Amanda Donaldson, 35, from Coatbridge in North Lanarkshire, must pay £18,734 back with interest.
The author pursued damages in a civil case at Airdrie Sheriff Court under her married name Joanne Murray.
She said the money would be donated to her charity Lumos.
Donaldson was dismissed from her job in Ms Rowling's Edinburgh office in 2017 over the incident.
Sheriff Derek O'Carroll found Donaldson used a business credit card to purchase goods and withdraw money which were for her own use.
He also found that she used Ms Rowling's business bank accounts to buy foreign currency which she kept for herself.

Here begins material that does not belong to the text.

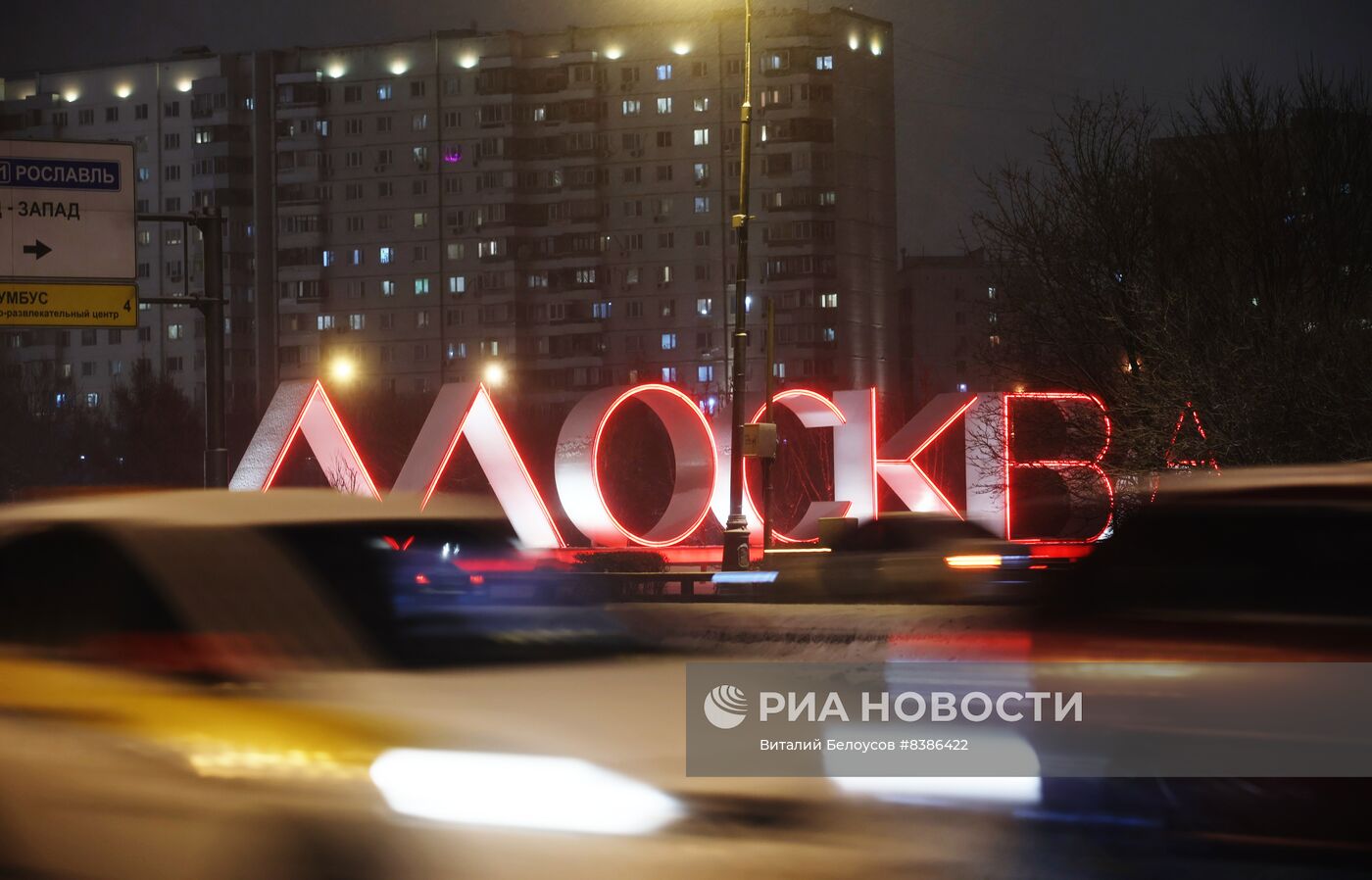 Пробки в Москве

The amount she has been ordered to repay includes £1,160 for cash withdrawals, £9,832 for point-of-sale purchases and £7,742 on foreign currency.
However the sheriff said there was not enough evidence to prove Donaldson was responsible for a quantity of Harry Potter merchandise going missing.
After the publication of the judgement, a statement issued on behalf of Ms Rowling said she was "pleased" with the ruling.
It added: "From the outset Ms Rowling made it clear that the decision to take this matter to court was a last resort and not for her personal benefit, but rather to protect the reputation of her existing staff, and to make sure Ms Donaldson is not in a position to breach the trust of another employer.
"Terms of the recovery will be decided in due course, and the money owed will be donated to JK Rowling's charity Lumos."
During the court case, Donaldson accepted she had no entitlement to use the business credit card or bank accounts for her own benefit.
However, she denied any form of fraud or dishonesty, contending that every transaction was for the business use or the personal benefit of Ms Rowling, and it was all authorised.
She contended that every foreign currency purchase was authorised and was spent during foreign trips by Ms Rowling, her family and security staff or was retained by the writer or her family with a very limited amount left over.
She denied any responsibility for missing Harry Potter merchandise.
The judgement concluded: "The sheriff accepted the evidence of the pursuer, her husband and her other witnesses as entirely credible and reliable.
"By contrast, the sheriff did not accept the defender's evidence as either credible or reliable. He found that her evidence was a conscious fabrication."